CN103324707A

CN103324707A - Query expansion method based on semi-supervised clustering

Info

Publication number: CN103324707A
Application number: CN2013102413856A
Authority: CN
Inventors: 杨静; 刘宁; 张健沛
Original assignee: Harbin Engineering University
Current assignee: Harbin Engineering University
Priority date: 2013-06-18
Filing date: 2013-06-18
Publication date: 2013-09-25

Abstract

The invention provides a query expansion method based on semi-supervised clustering. The query expansion method includes the steps: (1) initially retrieving user queries by a query likelihood estimation language module and returning n front documents of retrieved results; (2) manually annotating k front documents in the initial retrieved results and dividing the k front documents into a relevant document set and an irrelevant document set; (3) analyzing the n front documents by a semi-supervised clustering algorithm for constraint and distance integration and extracting the documents related to the queries as feedback documents; (4) selecting expansion words by an expansion word selection module according to the feedback documents and forming new queries by the aid of the expansion words and original queries.

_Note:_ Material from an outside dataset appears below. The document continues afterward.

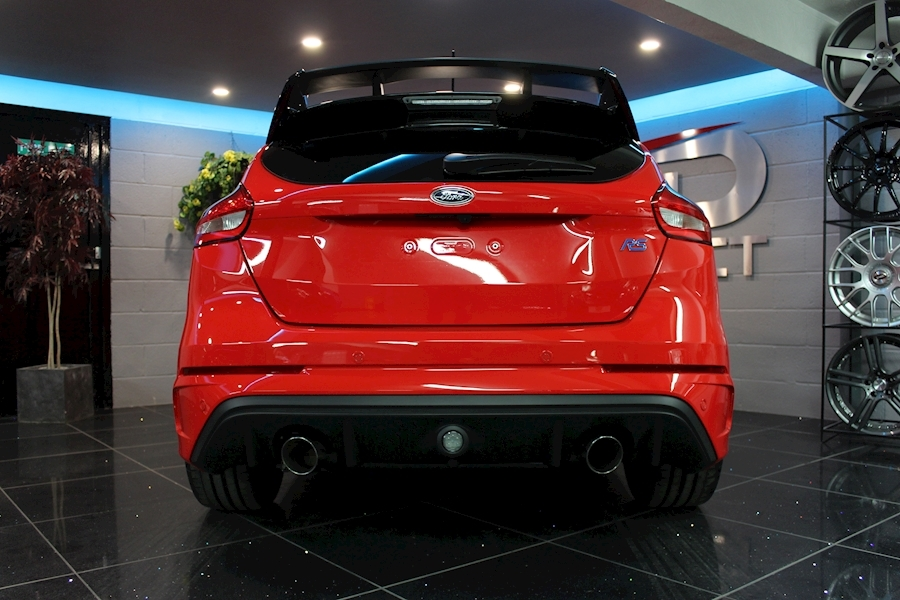 Ford Focus RS Red Edition - Large 27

By learning relevancy of a small number of annotated documents and query, relevancy of a large number of unknown documents and query can be accurately estimated, the quality of the feedback documents is improved, and accordingly, the recall ratio and precision of retrieval are effectively improved.

Description

A kind of enquiry expanding method based on semi-supervised cluster

Technical field

The present invention relates to a kind of enquiry expanding method based on semi-supervised cluster.

Background technology

Along with the development of infotech, the increase of quantity of information, information retrieval is more and more important in work and life.Find fast the information that needs by retrieving, thus convenient work and life.But because people often have little understanding to needed information, therefore the inquiry submitted to of user often because of too short can not be fully, the information of user's needs described out accurately, how to make searching system as much as possible the information relevant with user's query intention return to the user, simultaneously the least possible appearance has nothing to do or weak relevant information with inquiry, becomes the primary problem that solves of current searching field.Query expansion is the effective technology means that address this problem.Query expansion has solved query word and the unmatched problem of document word in the searching field, has improved the retrieval performance of infosystem.Its method mainly comprises: global analysis, partial analysis, based on the daily record of user's inquiry and semantic-based knowledge etc.The spurious correlation feedback is a kind of partial analysis method commonly used, and its feedback according to front n document in the first result for retrieval is revised the form of former inquiry, has overcome the shortcoming of user's query requests information deficiency, has improved retrieval performance.Traditional spurious correlation feedback model all is that front n document in the first result for retrieval of hypothesis is relevant with inquiry, the model that for example has Okapi, Lavrenko and Croft to propose.Yet owing to often exist some incoherent documents (noise) in the front n document, so traditional spurious correlation feedback model does not reach desirable effect.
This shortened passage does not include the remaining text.